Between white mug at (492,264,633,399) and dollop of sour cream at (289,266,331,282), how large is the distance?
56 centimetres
--
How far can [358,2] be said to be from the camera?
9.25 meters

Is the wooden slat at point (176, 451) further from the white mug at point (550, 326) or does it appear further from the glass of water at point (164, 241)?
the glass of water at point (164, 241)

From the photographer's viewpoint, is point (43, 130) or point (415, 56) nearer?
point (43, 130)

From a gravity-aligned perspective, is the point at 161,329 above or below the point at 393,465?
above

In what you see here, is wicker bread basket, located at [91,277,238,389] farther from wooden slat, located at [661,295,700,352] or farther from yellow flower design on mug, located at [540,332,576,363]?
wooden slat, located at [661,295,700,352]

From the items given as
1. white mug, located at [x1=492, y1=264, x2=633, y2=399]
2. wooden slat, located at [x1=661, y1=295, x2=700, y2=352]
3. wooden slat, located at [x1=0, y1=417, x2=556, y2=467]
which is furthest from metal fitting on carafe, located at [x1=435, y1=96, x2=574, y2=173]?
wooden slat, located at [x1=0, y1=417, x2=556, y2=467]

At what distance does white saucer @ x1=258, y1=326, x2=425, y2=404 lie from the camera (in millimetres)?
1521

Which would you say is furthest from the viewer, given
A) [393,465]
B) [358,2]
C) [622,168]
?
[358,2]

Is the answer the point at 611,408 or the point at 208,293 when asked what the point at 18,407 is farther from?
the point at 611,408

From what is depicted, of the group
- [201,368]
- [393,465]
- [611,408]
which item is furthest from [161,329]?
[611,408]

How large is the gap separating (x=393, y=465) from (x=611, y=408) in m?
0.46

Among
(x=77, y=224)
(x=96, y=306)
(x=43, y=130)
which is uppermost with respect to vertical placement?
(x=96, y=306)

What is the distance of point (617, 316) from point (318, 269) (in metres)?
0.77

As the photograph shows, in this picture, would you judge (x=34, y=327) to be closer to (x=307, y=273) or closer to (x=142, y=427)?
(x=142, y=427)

**Stated exercise**: List every line in the records above that contains the string "white". Case counts.

**Solution**:
Between white mug at (492,264,633,399) and dollop of sour cream at (289,266,331,282), how large is the distance?
Is the wooden slat at point (176, 451) further from the white mug at point (550, 326) or does it appear further from the glass of water at point (164, 241)?
1. white mug, located at [x1=492, y1=264, x2=633, y2=399]
At what distance does white saucer @ x1=258, y1=326, x2=425, y2=404 lie from the camera (in millimetres)?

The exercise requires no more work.